The pages that we shall hear tonight have been composed for the most part in the last months of their creators’ lives, but this is not the only feature they have in common. Indeed, Mozart, Franck and Reubke were also both remarkable pianists and eminent organists.
Wolfgang Amadeus Mozart truly revered the pipe organ, and upon his return from Paris in 1779 was actually appointed Court organist at Salzburg Cathedral. It is for this particular town that he wrote his so-called Church Sonatas for strings and organ.
On June 18, 1791, he put the finishing touch to his famous Ave verum. In the same spirit, and on the same day in Baden, he wrote a small piece for a peculiar instrument which he simply called “Harmonica”. It was a row of crystal bowls activated by a pedal that you rubbed with a wet finger. This contraption perfected by Benjamin Franklin in 1761 had been used by the hypnotizer Franz Anton Mesmer. It was at his place that Mozart discovered it. This adagio as pure as it is concise sounds almost surreal when played on the most cristalline registers of the organ.
It is yet for another instrument that he wrote the Allegro und Andante für eine Orgelwalze. Count Joseph Deym von Stržitež, a larger-than-life character, owned a well-known cabinet of curiosities in Vienna. It contained a number of barrel instruments which played scores specially composed to his intention. It is for one of these quite large-size “automaton-organs” that Mozart wrote this triptych – in fact and Allegro, Andante and Allegro – with daring harmonies and a counterpoint nourished by Bach’s. A fascinated Beethoven copied this score, whose central portion sings passionately as in the most beautiful arias of The Magic Flute.
99 years later, we discover one of the major composers of his time, César Franck as he retires to Nemours for a few weeks of convalescence. At the top of a belated glory, he is contemplating a project of combining within sophisticated expressive forms Bach’s counterpoint and the memory of the great Romantic composers that he practices with his own hands. This is how transformations of Beethoven and Liszt as well as reminiscences of Canto can be found in Three Chorals, as well as in the beginning of the Third Choral which is reminiscent of the Prelude and Fugue in A minor, BWV 543.
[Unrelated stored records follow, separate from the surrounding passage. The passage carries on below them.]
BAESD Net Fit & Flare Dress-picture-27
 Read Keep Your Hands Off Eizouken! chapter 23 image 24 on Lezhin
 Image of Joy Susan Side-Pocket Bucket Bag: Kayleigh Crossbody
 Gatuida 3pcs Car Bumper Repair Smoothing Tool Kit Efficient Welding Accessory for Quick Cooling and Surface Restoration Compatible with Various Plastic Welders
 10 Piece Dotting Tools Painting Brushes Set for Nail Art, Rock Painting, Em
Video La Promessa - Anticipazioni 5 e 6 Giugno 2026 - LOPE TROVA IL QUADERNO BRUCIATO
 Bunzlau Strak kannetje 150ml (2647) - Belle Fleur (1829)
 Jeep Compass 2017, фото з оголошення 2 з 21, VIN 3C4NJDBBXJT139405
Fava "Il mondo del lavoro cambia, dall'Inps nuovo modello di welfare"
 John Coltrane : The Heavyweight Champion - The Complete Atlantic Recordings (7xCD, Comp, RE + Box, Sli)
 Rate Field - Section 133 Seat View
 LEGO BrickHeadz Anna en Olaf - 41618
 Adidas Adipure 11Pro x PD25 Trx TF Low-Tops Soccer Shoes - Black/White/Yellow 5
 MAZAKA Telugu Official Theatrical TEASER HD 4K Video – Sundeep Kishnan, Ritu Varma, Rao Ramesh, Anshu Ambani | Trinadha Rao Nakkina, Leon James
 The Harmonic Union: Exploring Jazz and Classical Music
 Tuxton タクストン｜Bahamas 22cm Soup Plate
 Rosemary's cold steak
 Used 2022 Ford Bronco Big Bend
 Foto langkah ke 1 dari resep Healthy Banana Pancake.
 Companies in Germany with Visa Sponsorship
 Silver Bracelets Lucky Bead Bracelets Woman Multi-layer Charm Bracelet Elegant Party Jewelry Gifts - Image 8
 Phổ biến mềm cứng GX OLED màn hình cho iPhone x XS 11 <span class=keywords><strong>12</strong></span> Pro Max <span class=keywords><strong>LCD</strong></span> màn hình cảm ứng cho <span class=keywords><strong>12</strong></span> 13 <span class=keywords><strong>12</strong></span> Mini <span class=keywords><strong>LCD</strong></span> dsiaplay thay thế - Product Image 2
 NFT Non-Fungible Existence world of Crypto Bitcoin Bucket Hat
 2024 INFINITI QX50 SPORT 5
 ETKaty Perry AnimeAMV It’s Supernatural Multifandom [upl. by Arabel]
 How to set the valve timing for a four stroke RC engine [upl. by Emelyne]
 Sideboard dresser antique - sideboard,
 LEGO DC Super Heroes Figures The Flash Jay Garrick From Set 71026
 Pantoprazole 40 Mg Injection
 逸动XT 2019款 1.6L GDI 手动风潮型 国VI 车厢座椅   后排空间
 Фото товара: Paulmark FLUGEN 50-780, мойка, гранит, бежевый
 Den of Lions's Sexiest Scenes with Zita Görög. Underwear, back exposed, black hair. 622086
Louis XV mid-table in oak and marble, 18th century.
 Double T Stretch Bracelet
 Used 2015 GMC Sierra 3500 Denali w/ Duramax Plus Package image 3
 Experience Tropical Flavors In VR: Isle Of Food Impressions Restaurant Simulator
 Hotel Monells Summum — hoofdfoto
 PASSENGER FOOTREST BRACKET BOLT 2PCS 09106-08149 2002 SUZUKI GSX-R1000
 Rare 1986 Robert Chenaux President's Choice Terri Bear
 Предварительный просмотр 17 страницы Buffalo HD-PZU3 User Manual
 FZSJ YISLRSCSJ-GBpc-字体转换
The word “choral” here refers to a melody harmonised note for note which emerges as the piece unfolds, fertilising its development to finally reach a triumphant conclusion. The composer finalised the score in the autumn in Paris, before leaving this world. The Chorals are rightly considered as the musical testament of the composer who was kindly nicknamed Pater seraphicus. Before that, however, Thomas Ospital has us listen to a much earlier work: the Fantaisie en ut, written initially in the late 1850s and presented in its final version at the 1868 inauguration of the great organ of Notre-Dame de Paris. Franck wished for a grand architectural setting, although not ostentatious, for his instrument. A calm and serene introduction, a canon at the octave line doubled with a new theme, short transition followed by a long melody in D minor on the oboe part soon entering into a dialogue with the flute. And finally, a sensitive allusion to the very last moments of Beethoven’s Sonata Op.111 in a music piece that most discreetly fades away.
“Nobody is more intensely aware of how great the loss of your Julius represents for the arts than he who followed his noble, constant and talented progress in the last years,” Franz Liszt wrote to Julius Reubke’s father after the young composer’s death.
His life cut short in 1858 at only 24, Reubke was born twelve years after Franck. The son of a renowned pipe organ maker, a child prodigy, he wrote just at the end of childhood a splendid Scherzo for piano reminiscent of Chopin. Introduced to Liszt by Hans von Bülow, he was dazzled by this encounter, just like with César Franck ten years earlier. In the steps of the great Hungarian who was called “Mozart resuscitated” in his youth, Reubke aspired to write two great sonatas, one for the piano, which he produced in 1857 and the other one for the organ, completed on the year of his death. As a reminder, Liszt had composed the extraordinary Fantasy and fugue on Ad nos, in 1950, the richest work ever written at the time for the pipe organ. Seizing upon the tense climate of Psalm 94, Reubke made a one-piece score gathering the ramifications of a unique chromatic and sinuous theme which would also be used by Claude Debussy in two of his works (the String Quartet and The Fall of the House of Usher). As in the Troisième Choral by Franck, and maybe even more, the Reubke’s work moves out into limbo with extraordinary suggestive power until it blooms in an impressive climax.
This inspired programme presents the quintessential art of these composers – two of them still young – who were particularly touched by grace at the end of their lives intensely filled with yearnings for beauty.